Clarification needed: pretrained-only or was SFT applied post pretraining?
The model card contradicts itself. It calls this an "early post-training checkpoint" but the training section only describes two pretraining phases, with instruction and reasoning data mixed into PT-2. There is no mention of a separate SFT step anywhere.
Was any SFT done after pretraining, or is this purely the output of the two pretraining phases? Also, is the chat template included because SFT was done, or just because instruction data was mixed into pretraining?
Also looking forward to the 128k context variant mentioned in the model card.
Thanks for raising this - that’s a good catch.
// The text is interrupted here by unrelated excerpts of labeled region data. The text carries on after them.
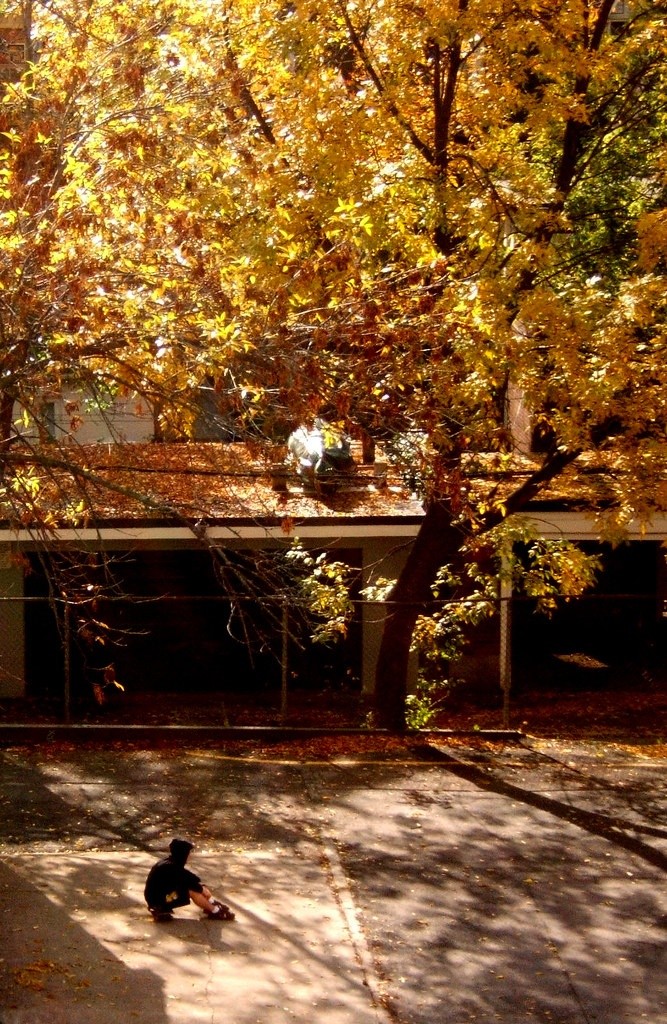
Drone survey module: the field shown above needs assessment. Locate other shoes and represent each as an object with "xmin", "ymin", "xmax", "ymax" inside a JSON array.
[
  {"xmin": 203, "ymin": 900, "xmax": 229, "ymax": 913},
  {"xmin": 207, "ymin": 905, "xmax": 235, "ymax": 921}
]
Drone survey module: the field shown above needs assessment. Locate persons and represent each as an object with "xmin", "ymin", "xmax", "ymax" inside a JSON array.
[{"xmin": 145, "ymin": 839, "xmax": 236, "ymax": 919}]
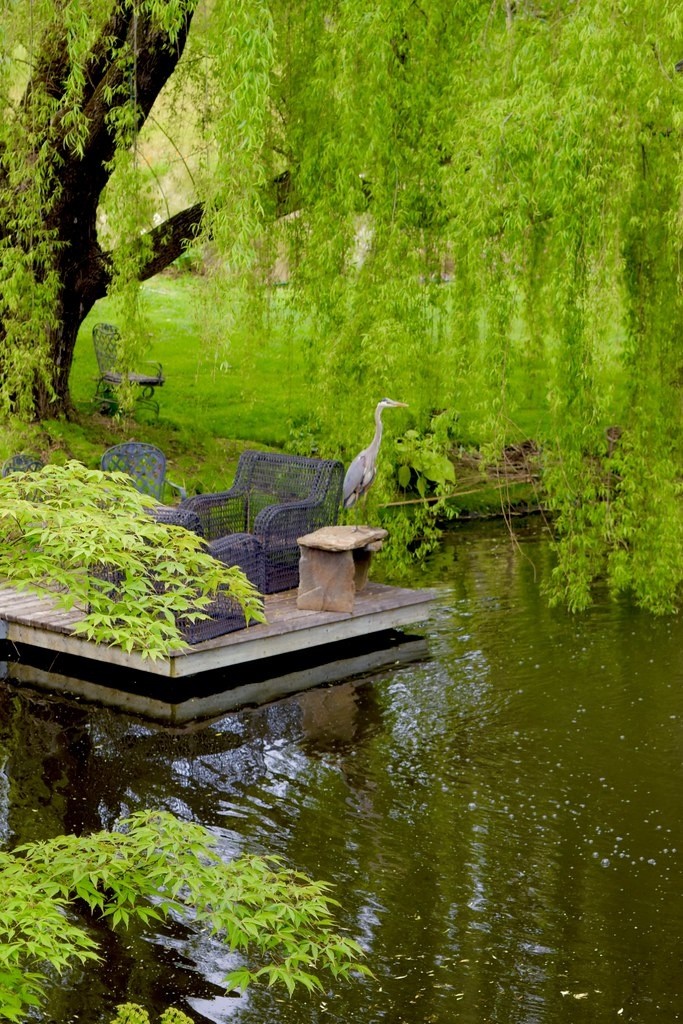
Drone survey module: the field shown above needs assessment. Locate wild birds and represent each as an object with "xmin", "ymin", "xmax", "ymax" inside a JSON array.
[{"xmin": 343, "ymin": 398, "xmax": 409, "ymax": 534}]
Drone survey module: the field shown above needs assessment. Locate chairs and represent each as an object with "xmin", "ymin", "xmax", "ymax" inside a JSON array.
[
  {"xmin": 90, "ymin": 323, "xmax": 165, "ymax": 420},
  {"xmin": 2, "ymin": 454, "xmax": 48, "ymax": 503},
  {"xmin": 178, "ymin": 449, "xmax": 346, "ymax": 594},
  {"xmin": 102, "ymin": 441, "xmax": 188, "ymax": 505},
  {"xmin": 87, "ymin": 505, "xmax": 267, "ymax": 645}
]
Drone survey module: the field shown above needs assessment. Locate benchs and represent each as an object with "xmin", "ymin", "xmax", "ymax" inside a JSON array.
[{"xmin": 296, "ymin": 525, "xmax": 388, "ymax": 614}]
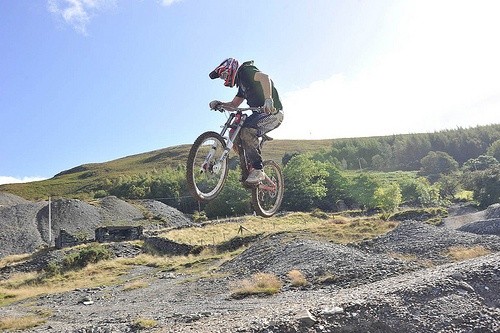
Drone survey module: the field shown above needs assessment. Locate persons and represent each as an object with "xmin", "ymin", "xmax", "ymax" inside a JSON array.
[{"xmin": 210, "ymin": 57, "xmax": 284, "ymax": 184}]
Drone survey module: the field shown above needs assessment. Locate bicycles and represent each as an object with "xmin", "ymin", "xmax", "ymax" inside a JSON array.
[{"xmin": 185, "ymin": 102, "xmax": 285, "ymax": 218}]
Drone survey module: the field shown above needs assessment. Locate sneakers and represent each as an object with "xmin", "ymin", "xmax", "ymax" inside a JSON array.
[{"xmin": 245, "ymin": 169, "xmax": 265, "ymax": 186}]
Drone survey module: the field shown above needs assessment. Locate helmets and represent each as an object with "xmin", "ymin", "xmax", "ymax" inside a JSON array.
[{"xmin": 209, "ymin": 58, "xmax": 238, "ymax": 87}]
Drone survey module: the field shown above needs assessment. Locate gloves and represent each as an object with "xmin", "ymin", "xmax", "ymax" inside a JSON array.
[
  {"xmin": 209, "ymin": 100, "xmax": 223, "ymax": 112},
  {"xmin": 263, "ymin": 99, "xmax": 275, "ymax": 115}
]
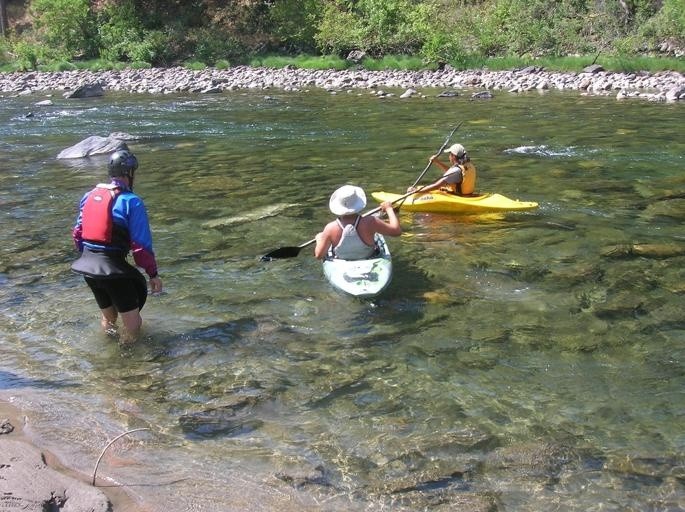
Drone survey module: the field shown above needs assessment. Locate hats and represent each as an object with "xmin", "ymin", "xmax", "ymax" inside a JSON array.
[
  {"xmin": 443, "ymin": 144, "xmax": 466, "ymax": 158},
  {"xmin": 329, "ymin": 185, "xmax": 367, "ymax": 217}
]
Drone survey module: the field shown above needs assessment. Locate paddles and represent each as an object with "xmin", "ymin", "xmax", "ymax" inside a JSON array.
[
  {"xmin": 381, "ymin": 120, "xmax": 464, "ymax": 218},
  {"xmin": 260, "ymin": 185, "xmax": 428, "ymax": 261}
]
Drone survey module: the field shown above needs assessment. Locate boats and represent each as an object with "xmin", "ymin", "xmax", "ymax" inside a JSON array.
[
  {"xmin": 370, "ymin": 189, "xmax": 541, "ymax": 215},
  {"xmin": 320, "ymin": 231, "xmax": 395, "ymax": 299}
]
To clarify the training process:
This checkpoint is primarily the result of the two pretraining phases (PT-1 and PT-2). Most of the model’s knowledge, reasoning capability, and general behavior come from those pretraining stages. During PT-2, we also mixed in instruction and reasoning-style data as part of continued pretraining.
After PT-2, we performed a small-scale SFT step using a limited number of high-quality instruction samples. This SFT stage was lightweight and intended only for basic conversational alignment and response formatting - not for injecting significant new knowledge or altering core capabilities.
So in summary:
The model is not purely pretraining-only - a small SFT step was applied.
However, the dominant contribution (knowledge + reasoning behavior) comes from the two pretraining phases.
The chat template is included because of both:
- instruction-style data mixed during PT-2, and
- the small alignment-focused SFT stage.
We are also in the process of releasing additional variants, including:
a) a long-context (128k) version, and
b) a more fully instruction-tuned checkpoint with stronger alignment.